Ils n’ont pas besoin de se rendre dans la ville voisine, car ils sont totalement autonomes. « Nous avons quatre hectares de terre », explique Teap Chueng, tandis que sa femme montre fièrement le melon d’hiver cultivé sur place, un fruit au goût doux apparenté au concombre.
La région est également connue pour ses noix de cajou. « En ce moment même, de nouvelles usines sont en construction, ce qui permettra aux agriculteurs d’augmenter leur production ». Bien qu’ils soient conscients que l’industrialisation va changer le paysage de leur chère maison, le couple est impatient de voir ce développement se produire. « Cela va stimuler notre économie, ce qui profitera à nos enfants et petits-enfants ».

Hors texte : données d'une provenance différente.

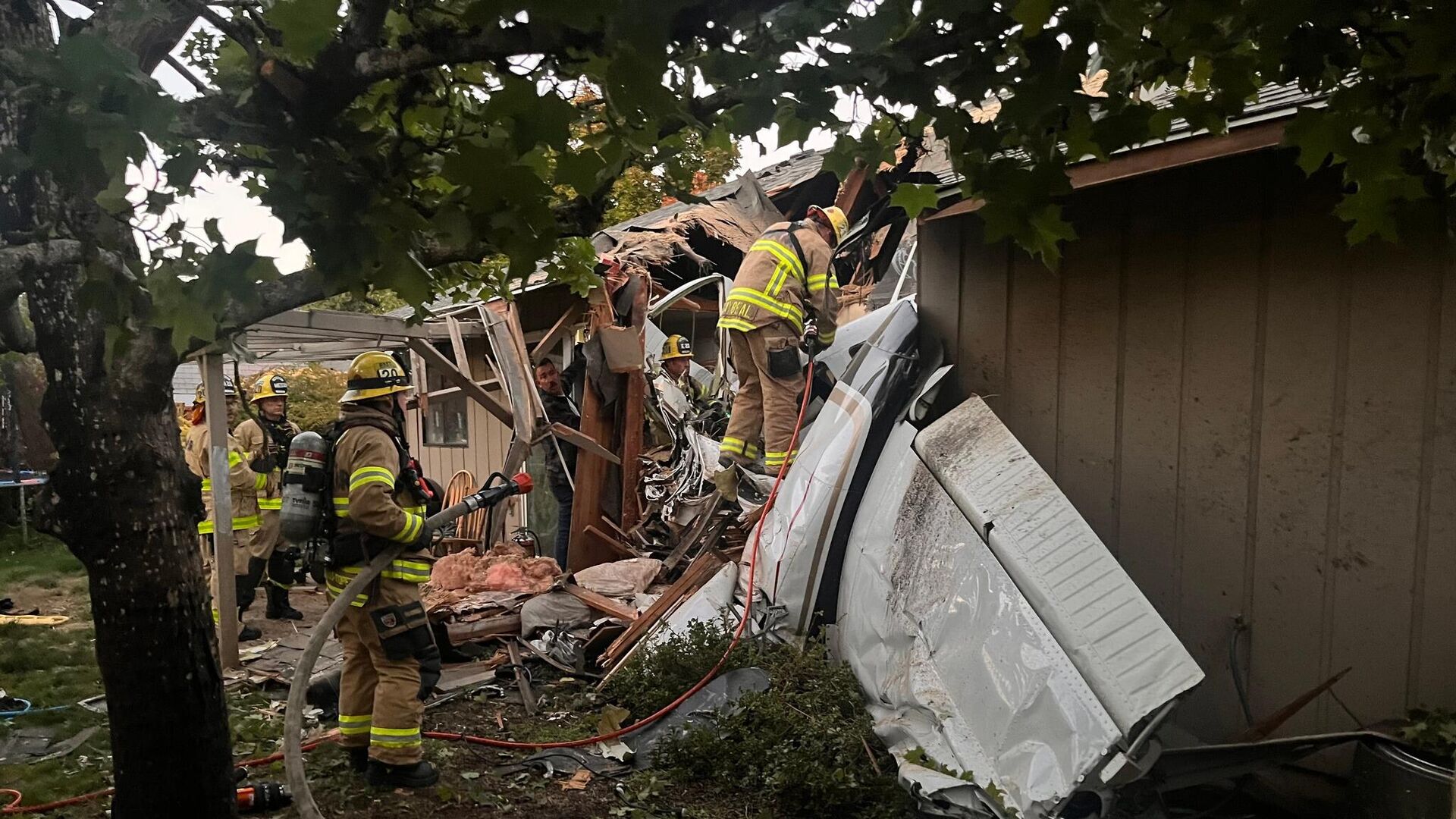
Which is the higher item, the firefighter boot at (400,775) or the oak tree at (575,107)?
the oak tree at (575,107)

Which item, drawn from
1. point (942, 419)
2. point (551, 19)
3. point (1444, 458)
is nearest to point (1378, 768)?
point (1444, 458)

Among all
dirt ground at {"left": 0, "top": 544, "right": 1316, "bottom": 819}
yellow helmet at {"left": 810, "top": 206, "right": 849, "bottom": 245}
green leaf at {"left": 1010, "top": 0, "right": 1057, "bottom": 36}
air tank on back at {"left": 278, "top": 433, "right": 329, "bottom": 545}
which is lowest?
dirt ground at {"left": 0, "top": 544, "right": 1316, "bottom": 819}

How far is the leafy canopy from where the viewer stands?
65.6 inches

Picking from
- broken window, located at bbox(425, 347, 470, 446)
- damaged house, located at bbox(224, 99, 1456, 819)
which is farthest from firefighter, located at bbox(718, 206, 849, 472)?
broken window, located at bbox(425, 347, 470, 446)

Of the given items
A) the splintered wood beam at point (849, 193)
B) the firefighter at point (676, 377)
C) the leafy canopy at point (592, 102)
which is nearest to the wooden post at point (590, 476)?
the firefighter at point (676, 377)

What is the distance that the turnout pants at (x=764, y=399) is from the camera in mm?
5984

Un pays avec beaucoup d’énergie
Seayeen Aum est l’exemple type de quelqu’un qui a réussi à s’en sortir. Enfant, il a appris à survivre dans la nature. « Nous n’avions pas toujours assez d’argent », dit-il. « Mais si vous connaissez et comprenez la forêt, vous trouverez toujours quelque chose à manger. »
Aujourd’hui, il promeut l’écotourisme dans la province reculée de Ratanakiri, au nord-est du Cambodge. Et avec succès. Pendant notre randonnée dans la jungle, il reçoit constamment des appels et des commandes sur l’un de ses deux téléphones portables. « Nous sommes un pays avec beaucoup d’énergie », dit-il en riant.
Cet entrepreneur a réussi à commercialiser cette région, avec ses groupes ethniques minoritaires traditionnels, de manière respectueuse auprès d’un public occidental. Ici, authenticité et progrès vont pour l’instant de pair.
C’est un pays qui fait face à de nombreux défis et qui doit offrir à tous ces étudiants diplômés un emploi pour le moins satisfaisant. La recherche de la stabilité est importante pour les Cambodgiens, mais je vois aussi des gens ambitieux comme Seayeen, qui ont un plan et travaillent progressivement vers le résultat. Dans cinq à huit ans, ce pays sera complètement différent.